The reason behind these questions started with two other questions:
- Why do we have sprints? I've summarised the most important points of my thoughts as follows:
Projects are large pieces of work which at the beginning lack detail in implementation and have lots of unknowns. Sprints allow us to tackle a project through smaller chunks of work delivered frequently. This reduces the risk of spending resources on the wrong implementation as we can deliver things earlier, learn from it through testing and adapt to what we learn from uncovering the unknowns.
- What are some abstraction layers are in product development? I've summarised my thoughts as follows:
A product is something that satisfies an end user desire or need. It takes end user input and outputs end user value. In between the input and output is how the product functions. If the product is a service, as is often with software, the middle bit can be described as business rules. Essentially how the business converts end user input into end user value. Code is a material in what a service is built, codifying those business rules; in the same sense that wood is a material in what a good may be made of. End users can't use code directly so there's a user interface – this is another layer: UI and UX.
Given the thoughts above, I'd like to make a presupposition:
Business rules introduce the most risk in a product because it is the core of turning end user input to end user value. A product could have the slickest user interface but be useless for the end user because the underlying business rules don't convert the end user's input to value well.
As a result we want to test those business rules before committing a lot of resources into a polished user interface. Let's look at an example:
Imagine a world with no technical constraints that is just moving from a bartering system. One problem you want to solve is how to exchange goods for a medium of exchange (money). You hypothesise some fancy electronic point of sale system is the way forward. You don't have the resources to build it yet or the risk/reward ratio of software is too great (the material, code, is expensive because you have to hire designers and engineers). Consequently, in your first sprint you test out a person acting through certain business rules as a point of sale system (for example: checkout clerk with a paper inventory, a calculator and a ledger).
Now with the above it seems like we have started a project with Agile methodology. Here is how we stack up against some Agile values and principles:
- Working software over comprehensive documentation.
- Our highest priority is to satisfy the customer through early and continuous delivery of valuable software.
- Deliver working software frequently, from a couple of weeks to a couple of months, with a preference to the shorter timescale.
We delivered something working, something to satisfy the customer early and can continuously refine it, albeit not software. We achieved one of the goals of sprinting: reducing the risk of spending resources on the wrong implementation and getting data to learn from for future iterations.
Here are some more detailed questions that may help frame your answer to the overarching question:
- Do the thoughts above mean an Agile sprint/timebox does not have to deliver working software but only something working, where working is defined as something that can test a product hypothesis?
- Given a sprint delivers something that can test a product hypothesis, are there limits to this?
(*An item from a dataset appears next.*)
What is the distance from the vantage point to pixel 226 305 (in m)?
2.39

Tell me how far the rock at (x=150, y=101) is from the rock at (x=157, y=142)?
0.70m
Taking the example of a sprint testing business rules, could a sprint deliver just the business rules written down on paper then sending a person out to interact with an end user and compute the end user's inputs by following the rules and measuring if the end user derived value from the output?
Writing this question has been super helpful in organising my own thoughts and consequently I've got some meta-thoughts (which may conflict with other thoughts) I'm still working through which you might want to comment on:
- What I'm describing is just a product development methodology and Agile is a subset of that.
- Writing down business rules is just documentation which isn't as useful as working software. Related to next point.
- Not implementing software means you're testing in an environment too far removed from what an end user actually experiences which introduces risk.
- Building in the order the layers described (business rules, code that computes those rules (which usually live on the backend), UI) is waterfall and introduces the risks of waterfall.